A paper published online describes the experiments carried out by Justin Fallon, professor of neuroscience at Brown University and the senior author, and his team.
It says that biglycan delivered to the bloodstream draws utrophin to muscle cells' cellular membranes, and the protein works to help the cells build and retain their strength, just like it does when it is present in fetuses, infants and toddlers.
One of the experiments, ended with a 50% reduction in “centrally nucleated” fibers in the muscle tissue of biglycan treated mice – fibers are known to be indicators of recent tissue damage and repair, so when they are reduced, this means that the muscle tissue is less damaged.
The researchers also put mouse muscle through a standard stress test, where they are stretched and contracted at the same time.
What is interesting about it, is that the test ultimately weakens even healthy muscle, but in this case, the biglycan-treated muscles of mice with muscular dystrophy, lost their strength 30 percent slower than similar untreated mice.
A couple of months ago, the start-up company Tivorsan Pharmaceuticals licensed rights from Brown to biglycan, with the goal of bringing the potential therapy through clinical trials.
Biglycan restores the muscle-strengthening presence of a protein called utrophin, that mostly exists in very young children.
Fallon carried out many series of tests and in the most recent ones, after using an improved formulation of biglycan, the treated muscles lost their strength up to 50% slower than untreated ones, which means that mice treated with the protein are holding on to more of their function for a longer time.
Another encouraging thing is that it seems that the effects of treatment with biglycan lasted through months of testing, and there were no signs of harmful side effects.

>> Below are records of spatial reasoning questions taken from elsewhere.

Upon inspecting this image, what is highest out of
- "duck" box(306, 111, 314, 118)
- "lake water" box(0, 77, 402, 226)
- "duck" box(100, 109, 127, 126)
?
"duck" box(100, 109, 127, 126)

As biglycan seems to be effective in the mouse model of Duchenne Muscular Dystrophy, Fallon says that “the next big step is testing in humans,” hoping that it can improve the lives of thousands of children.
Duchenne Muscular Dystrophy is a fatal genetic mutation that affects about one of every 3,500 boys, who are unable to produce the necessary dystrophin to keep muscles strong.
By eight years of age, the boys start to have difficulties walking, a couple of years later they are often in wheelchairs, and by their 20s they die from degraded muscle function.
“This is all aimed at getting a therapy that will meaningfully improve the condition of patients,” said Fallon
“This is an important step along that path.”
The research was funded by the National Institutes of Health, Charley’s Fund, the Nash Avery Foundation, and Parent Project Muscular Dystrophy, and a paper describing it was published online in the Proceedings of the National Academy of Sciences.